Here, then, is one traditional answer: assholes do indeed have full control over their actions, and they are properly blamed for how they choose to exercise it. You are to blame for killing someone with your car when you could have swerved out of the way or could have had your brakes checked. You are not to blame if the accident resulted from a car pileup that was
entirely out of your control. You had, or lacked, “full control” over those outcomes, in the sense required for you to count as morally responsible for them.

This view feels natural but also courts skepticism about moral responsibility in its own way. The assumption is still that the asshole is responsible for what he does
only if
what he does is fully in his control. But in what sense is anyone ever
fully
in control of what one does? The answer depends on what “fully” means. When the asshole speaks too loudly, he acts in character; he acts from the entrenched sense of entitlement that defines who he is. But, it may seem, the asshole is
fully
in control of his speaking too loudly only if he is
also
fully in control of his becoming that kind of person. Yet is any asshole really
fully in control of his having become an asshole
? Can we really say that every asshole we want to blame has somehow freely chosen his characterological fate from a position of full control over who he would finally become? This seems a stretch. Again, culture has a huge role.
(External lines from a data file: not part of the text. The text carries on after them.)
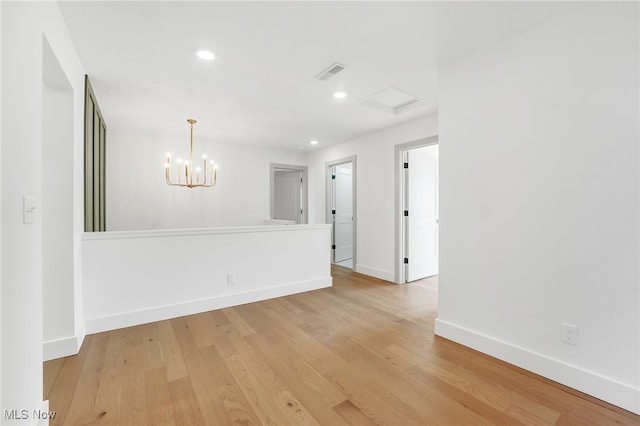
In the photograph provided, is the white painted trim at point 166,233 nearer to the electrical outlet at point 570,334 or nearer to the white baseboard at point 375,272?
the white baseboard at point 375,272

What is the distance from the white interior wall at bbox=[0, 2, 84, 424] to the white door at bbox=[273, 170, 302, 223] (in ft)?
16.6

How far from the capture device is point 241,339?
→ 242cm

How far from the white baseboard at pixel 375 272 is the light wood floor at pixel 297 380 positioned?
1556mm

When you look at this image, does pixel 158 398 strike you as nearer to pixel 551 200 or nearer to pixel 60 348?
pixel 60 348

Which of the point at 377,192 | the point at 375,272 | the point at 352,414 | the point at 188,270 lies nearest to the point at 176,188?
the point at 188,270

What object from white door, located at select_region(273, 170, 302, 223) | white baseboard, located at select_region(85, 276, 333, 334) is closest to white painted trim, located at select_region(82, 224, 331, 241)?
white baseboard, located at select_region(85, 276, 333, 334)

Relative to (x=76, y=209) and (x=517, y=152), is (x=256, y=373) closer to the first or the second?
(x=76, y=209)

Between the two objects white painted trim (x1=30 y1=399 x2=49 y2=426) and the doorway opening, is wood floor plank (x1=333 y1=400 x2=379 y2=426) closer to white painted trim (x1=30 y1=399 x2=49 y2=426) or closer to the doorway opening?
white painted trim (x1=30 y1=399 x2=49 y2=426)

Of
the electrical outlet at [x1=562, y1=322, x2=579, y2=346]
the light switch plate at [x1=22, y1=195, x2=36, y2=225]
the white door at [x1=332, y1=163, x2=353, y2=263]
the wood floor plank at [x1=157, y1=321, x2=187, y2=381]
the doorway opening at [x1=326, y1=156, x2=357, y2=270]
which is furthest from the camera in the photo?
the white door at [x1=332, y1=163, x2=353, y2=263]

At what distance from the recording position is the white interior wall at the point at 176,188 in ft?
14.3

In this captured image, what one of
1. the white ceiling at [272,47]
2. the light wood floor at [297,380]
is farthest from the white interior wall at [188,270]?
the white ceiling at [272,47]

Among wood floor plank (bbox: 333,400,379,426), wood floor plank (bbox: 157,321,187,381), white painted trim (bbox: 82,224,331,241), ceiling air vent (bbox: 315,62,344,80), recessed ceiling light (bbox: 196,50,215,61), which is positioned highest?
recessed ceiling light (bbox: 196,50,215,61)

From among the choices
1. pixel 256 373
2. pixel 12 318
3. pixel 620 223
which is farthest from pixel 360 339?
pixel 12 318

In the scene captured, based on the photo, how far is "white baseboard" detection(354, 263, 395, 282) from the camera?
4370 mm
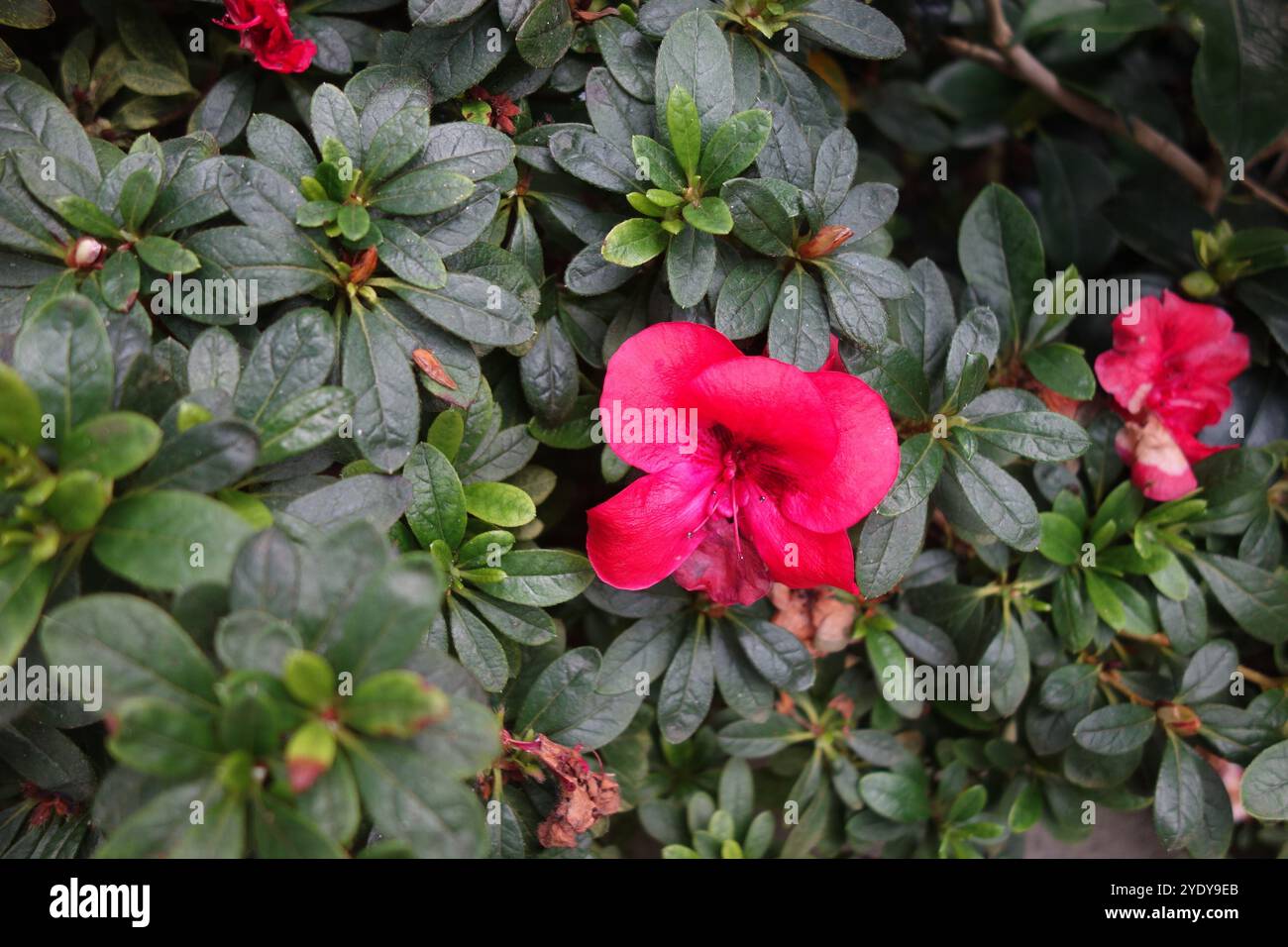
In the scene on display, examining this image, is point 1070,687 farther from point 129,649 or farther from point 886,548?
point 129,649

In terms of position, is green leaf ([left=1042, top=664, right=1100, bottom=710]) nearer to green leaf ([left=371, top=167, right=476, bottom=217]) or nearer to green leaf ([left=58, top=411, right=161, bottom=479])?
green leaf ([left=371, top=167, right=476, bottom=217])

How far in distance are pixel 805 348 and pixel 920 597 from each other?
1.88 feet

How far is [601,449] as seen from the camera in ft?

The cultural crosscurrents that drew a given asshole into his condition needn’t have
determined
his fate in order to have deprived him of “full control” over who he has in fact become. He could have simply been going with the cultural flow like almost everyone else. Maybe he even shaped his own process of development. Still, that won’t amount to his having had “full control” over the outcome. Who one becomes is generally not in one’s control in the way it is in my control, say, whether or not I raise my arm (with no one holding it down, etc.).
9

To press the point, we can ask: When would this free choice from a position of full control supposedly have occurred? Many assholes are teenagers who never grew up. But a
teenager
can hardly be said to have at some point stepped out of his egocentric predicament and cast a free vote in favor of staying or becoming an asshole instead of developing into a fully cooperative adult. More likely, the thought of doing things differently just didn’t occur to him. He went in the direction of defensiveness instead of personal growth mainly because this seemed to work out pretty well for him. He mostly got what he wanted out of this. Perhaps his surrounding culture didn’t send him strong competing messages, or even ushered him along the asshole’s path.